Given an undirected weighted graph (or a single connected component of a larger disjoint graph) which typically will contain numerous odd and even cycles, I am searching for algorithms to remove the smallest possible number of edges necessary in order to produce one or more bipartite subgraphs. Are there any standard algorithms in the literature such as exist for minimum cut, etc.?
The problem I am trying to solve looks like this in the real world: Presentations of about 1 hour each are given to students about different subjects in one or two time blocks. Students can sign up for at least one presentation of their choice, or two, or three (3rd choice is an alternative in case one of the others isn't going to be presented). They have to be all different choices. If there are less than three sign-ups for a given presentation, it will not be given. If there are 18 or more, it will be given twice in both blocks. I have to schedule the presentations such that the maximum number of sign-ups are satisfied.

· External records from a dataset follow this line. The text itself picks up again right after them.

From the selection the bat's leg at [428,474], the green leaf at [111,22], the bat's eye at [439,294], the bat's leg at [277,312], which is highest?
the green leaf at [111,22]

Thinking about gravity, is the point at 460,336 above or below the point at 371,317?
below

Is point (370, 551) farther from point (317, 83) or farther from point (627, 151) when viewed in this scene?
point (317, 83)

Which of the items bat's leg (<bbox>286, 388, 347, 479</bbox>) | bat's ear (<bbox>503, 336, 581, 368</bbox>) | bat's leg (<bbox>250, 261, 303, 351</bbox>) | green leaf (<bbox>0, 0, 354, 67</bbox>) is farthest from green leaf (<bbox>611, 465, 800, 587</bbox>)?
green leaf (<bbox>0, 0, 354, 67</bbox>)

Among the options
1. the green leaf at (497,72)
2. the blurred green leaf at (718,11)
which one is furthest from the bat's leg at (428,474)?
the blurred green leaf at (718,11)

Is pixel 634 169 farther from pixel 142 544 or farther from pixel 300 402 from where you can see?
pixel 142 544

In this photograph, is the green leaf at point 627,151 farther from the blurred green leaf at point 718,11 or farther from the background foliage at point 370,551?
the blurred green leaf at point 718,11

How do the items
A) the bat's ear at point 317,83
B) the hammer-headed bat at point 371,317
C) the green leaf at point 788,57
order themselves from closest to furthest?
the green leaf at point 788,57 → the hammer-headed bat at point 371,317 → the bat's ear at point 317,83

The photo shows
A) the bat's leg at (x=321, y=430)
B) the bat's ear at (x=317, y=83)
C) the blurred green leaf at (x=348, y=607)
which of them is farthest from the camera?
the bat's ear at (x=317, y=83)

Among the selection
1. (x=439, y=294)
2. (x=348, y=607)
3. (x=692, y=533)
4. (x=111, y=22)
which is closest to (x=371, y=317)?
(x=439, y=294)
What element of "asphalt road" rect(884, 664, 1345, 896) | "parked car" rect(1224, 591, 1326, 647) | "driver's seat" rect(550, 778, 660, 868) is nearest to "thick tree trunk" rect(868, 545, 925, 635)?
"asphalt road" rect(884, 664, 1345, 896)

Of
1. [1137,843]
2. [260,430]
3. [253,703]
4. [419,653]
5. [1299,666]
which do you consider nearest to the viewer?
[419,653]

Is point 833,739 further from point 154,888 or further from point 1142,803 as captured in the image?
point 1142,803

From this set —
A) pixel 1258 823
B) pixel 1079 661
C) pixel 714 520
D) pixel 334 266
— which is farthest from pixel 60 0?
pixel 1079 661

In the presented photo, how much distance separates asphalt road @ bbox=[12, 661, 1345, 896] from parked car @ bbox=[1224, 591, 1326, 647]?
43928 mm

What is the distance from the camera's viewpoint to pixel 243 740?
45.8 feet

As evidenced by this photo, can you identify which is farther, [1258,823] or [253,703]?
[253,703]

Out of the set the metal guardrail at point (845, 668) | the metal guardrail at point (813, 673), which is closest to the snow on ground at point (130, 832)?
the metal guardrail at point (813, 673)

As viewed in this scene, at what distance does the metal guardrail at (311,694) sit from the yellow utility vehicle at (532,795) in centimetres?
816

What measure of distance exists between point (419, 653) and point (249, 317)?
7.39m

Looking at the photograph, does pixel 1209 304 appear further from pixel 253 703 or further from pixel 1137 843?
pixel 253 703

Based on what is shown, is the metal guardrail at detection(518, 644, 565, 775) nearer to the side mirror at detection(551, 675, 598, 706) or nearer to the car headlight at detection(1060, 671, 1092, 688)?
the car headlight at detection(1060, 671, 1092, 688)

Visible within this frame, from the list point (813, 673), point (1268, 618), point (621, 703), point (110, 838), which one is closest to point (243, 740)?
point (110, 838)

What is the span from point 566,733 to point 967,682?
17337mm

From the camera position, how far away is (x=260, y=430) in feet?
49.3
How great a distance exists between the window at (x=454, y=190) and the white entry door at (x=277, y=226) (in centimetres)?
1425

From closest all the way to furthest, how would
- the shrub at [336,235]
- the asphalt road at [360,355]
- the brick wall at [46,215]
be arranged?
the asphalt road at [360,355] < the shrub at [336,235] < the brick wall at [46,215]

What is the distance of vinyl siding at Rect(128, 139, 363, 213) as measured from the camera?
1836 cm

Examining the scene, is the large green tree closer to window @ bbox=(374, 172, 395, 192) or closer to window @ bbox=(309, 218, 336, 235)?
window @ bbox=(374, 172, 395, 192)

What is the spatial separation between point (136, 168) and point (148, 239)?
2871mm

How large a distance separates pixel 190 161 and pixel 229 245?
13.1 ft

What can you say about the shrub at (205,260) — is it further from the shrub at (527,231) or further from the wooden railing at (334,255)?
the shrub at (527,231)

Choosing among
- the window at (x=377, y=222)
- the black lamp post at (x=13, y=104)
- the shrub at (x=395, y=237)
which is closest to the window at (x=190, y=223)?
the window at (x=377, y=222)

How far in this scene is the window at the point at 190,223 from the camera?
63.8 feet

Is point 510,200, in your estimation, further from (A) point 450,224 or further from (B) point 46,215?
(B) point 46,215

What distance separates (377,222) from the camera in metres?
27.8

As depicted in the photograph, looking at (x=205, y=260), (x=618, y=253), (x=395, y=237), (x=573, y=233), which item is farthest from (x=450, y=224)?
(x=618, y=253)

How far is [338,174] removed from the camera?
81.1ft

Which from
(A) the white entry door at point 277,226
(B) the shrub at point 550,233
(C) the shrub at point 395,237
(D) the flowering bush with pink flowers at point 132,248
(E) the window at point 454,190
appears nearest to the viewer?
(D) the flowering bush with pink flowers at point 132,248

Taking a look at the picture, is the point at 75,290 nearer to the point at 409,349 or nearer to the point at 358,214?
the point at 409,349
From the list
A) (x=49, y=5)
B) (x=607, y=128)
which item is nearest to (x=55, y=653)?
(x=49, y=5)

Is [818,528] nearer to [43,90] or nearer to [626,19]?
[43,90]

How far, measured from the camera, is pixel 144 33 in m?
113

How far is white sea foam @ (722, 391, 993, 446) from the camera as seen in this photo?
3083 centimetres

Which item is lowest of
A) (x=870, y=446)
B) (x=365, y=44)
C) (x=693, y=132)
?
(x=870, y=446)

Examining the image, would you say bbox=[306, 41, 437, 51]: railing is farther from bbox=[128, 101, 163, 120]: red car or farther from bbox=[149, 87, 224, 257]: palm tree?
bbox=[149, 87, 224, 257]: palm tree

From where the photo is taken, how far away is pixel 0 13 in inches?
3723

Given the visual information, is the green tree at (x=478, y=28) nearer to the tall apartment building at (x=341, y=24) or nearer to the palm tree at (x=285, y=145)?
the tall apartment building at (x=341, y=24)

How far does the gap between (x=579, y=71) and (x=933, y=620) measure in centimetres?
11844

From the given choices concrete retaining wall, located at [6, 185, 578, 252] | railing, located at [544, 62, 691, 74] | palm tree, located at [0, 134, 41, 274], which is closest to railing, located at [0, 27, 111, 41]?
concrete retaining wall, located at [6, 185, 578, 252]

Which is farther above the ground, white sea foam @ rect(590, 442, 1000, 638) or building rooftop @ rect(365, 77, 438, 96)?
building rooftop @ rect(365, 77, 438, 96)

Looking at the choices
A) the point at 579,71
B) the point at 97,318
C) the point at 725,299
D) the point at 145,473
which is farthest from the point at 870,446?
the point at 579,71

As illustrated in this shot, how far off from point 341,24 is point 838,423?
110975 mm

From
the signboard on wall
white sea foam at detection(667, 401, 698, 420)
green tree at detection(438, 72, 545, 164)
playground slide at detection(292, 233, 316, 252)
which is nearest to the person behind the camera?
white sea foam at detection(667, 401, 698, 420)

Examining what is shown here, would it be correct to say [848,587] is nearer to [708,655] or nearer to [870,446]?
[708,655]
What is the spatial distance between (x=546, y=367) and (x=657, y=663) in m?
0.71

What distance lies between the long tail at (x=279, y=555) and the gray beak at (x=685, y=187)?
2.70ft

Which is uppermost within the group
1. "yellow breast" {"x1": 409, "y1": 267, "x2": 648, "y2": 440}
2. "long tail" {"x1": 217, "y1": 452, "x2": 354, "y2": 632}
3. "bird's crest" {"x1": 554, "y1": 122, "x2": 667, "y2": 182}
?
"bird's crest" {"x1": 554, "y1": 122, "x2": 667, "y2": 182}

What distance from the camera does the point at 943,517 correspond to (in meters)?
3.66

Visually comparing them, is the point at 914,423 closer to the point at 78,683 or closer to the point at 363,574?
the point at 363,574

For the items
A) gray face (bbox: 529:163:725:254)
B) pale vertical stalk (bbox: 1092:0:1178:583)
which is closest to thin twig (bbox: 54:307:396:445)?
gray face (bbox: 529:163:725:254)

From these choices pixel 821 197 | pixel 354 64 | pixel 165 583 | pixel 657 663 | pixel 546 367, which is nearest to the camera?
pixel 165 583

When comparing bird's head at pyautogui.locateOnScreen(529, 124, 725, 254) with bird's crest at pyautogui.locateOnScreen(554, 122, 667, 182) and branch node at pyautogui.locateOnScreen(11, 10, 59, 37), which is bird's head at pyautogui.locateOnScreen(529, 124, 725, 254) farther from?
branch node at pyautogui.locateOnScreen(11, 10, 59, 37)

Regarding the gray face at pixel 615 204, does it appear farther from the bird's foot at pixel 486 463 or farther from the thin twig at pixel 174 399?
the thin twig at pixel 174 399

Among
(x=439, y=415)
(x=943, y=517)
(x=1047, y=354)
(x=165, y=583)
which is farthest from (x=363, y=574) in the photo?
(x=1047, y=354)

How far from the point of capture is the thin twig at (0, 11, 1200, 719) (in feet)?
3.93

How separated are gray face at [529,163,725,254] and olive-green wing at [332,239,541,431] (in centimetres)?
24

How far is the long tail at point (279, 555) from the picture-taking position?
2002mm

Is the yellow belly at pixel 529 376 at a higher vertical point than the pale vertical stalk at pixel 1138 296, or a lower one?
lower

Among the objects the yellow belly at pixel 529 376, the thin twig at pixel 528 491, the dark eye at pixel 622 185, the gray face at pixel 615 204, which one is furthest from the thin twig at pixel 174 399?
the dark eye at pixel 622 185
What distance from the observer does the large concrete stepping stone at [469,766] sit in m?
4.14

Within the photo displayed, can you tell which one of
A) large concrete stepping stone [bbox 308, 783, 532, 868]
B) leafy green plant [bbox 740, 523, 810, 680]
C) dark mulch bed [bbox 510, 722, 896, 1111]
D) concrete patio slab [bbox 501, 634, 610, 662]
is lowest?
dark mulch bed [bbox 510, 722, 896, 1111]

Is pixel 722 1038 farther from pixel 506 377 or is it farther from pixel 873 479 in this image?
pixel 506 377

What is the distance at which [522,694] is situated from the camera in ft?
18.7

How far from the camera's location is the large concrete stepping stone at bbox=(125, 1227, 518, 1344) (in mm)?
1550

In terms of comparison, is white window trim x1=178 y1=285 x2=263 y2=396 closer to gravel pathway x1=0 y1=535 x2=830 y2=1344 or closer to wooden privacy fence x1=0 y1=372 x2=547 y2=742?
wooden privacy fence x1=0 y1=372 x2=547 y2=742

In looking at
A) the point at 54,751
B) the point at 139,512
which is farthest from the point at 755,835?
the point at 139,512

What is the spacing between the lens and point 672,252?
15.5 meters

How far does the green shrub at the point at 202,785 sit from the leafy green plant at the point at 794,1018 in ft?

Scheduling is trivial in the following cases:
Sign-ups for only one presentation can always be satisfied if the presentation is given (i.e. sign-ups >= 3);
Sign-ups for two given presentations are always satisfiable if at least one of them is given twice.
First, all sign-ups are aggregated to determine which ones are given once and which are given twice. If a student has signed up for a presentation with too few other sign-ups, the alternative presentation is chosen if it will also be given.
At the end of the day, I am left with an undirected weighted graph where the vertices are the presentations and the edges represent students who have signed up for that combination of presentations, each of which is only presented once. The weight corresponds to the number of sign-ups for the unique combination of presentations (thus avoiding parallel edges).
If the number of vertices, or presentations, is around 20 or less, I have come up with a brute force solution which finishes in acceptable time. However, each additional vertex will double the runtime of that solution. After 28 or so, it rapidly becomes unmanageable.
This year we had 37 presentations, thirty of which were only given once and thus ended up in the graph. What I am trying right now for larger graphs is the following:
I cannot find an ordering of the priority queue for which I can prove that the result would be as acceptable as a solution obtained using the brute force method (it is probably NP-hard). However, I am trying something along these lines:
a. If the edge belongs only to odd cycles, remove it first;
b. If the edge belongs to more odd than even cycles, remove it before any other edges which belong to more even cycles than odd;
c. Edges with the smallest weight should be removed first.
If an edge belongs to both an odd and an even cycle, removing it would leave a larger odd cycle behind. That is why I am ordering them like that. Obviously, the larger the number of odd cycles to which an edge belongs, the higher the priority, but only if less even cycles are affected.
There are additional criteria which exist but need to be considered outside of the graph problem; for example, removing an edge effectively removes one of the sign-ups for one of the presentations, so an eye has to be kept on not letting the number of sign-ups get too small.
(EDIT: there is also the possibility of splitting presentations into two blocks which have almost enough sign-ups, e.g. 15-16 instead of 18. But this means that whoever is giving the presentation would have to do it twice, so it is a trade-off.)
Thanks in advance for any suggestions!
This problem is equivalent to the NP-hard weighted max cut problem, which asks for a partition of the vertices into two parts such that the maximum number of edges go between the parts.
I think the easiest way to solve a problem size such as you have would be to formulate it as a quadratic integer program and then apply an off the shelf solver. The formulation looks like
maximize (1/2) sum_{ij} w_{ij} (1 - y_i y_j)
subject to
y_i in {±1} for all i
where w_ij
is the weight of the undirected edge ij
if present else zero (so the corresponding variable and its constraint can be omitted).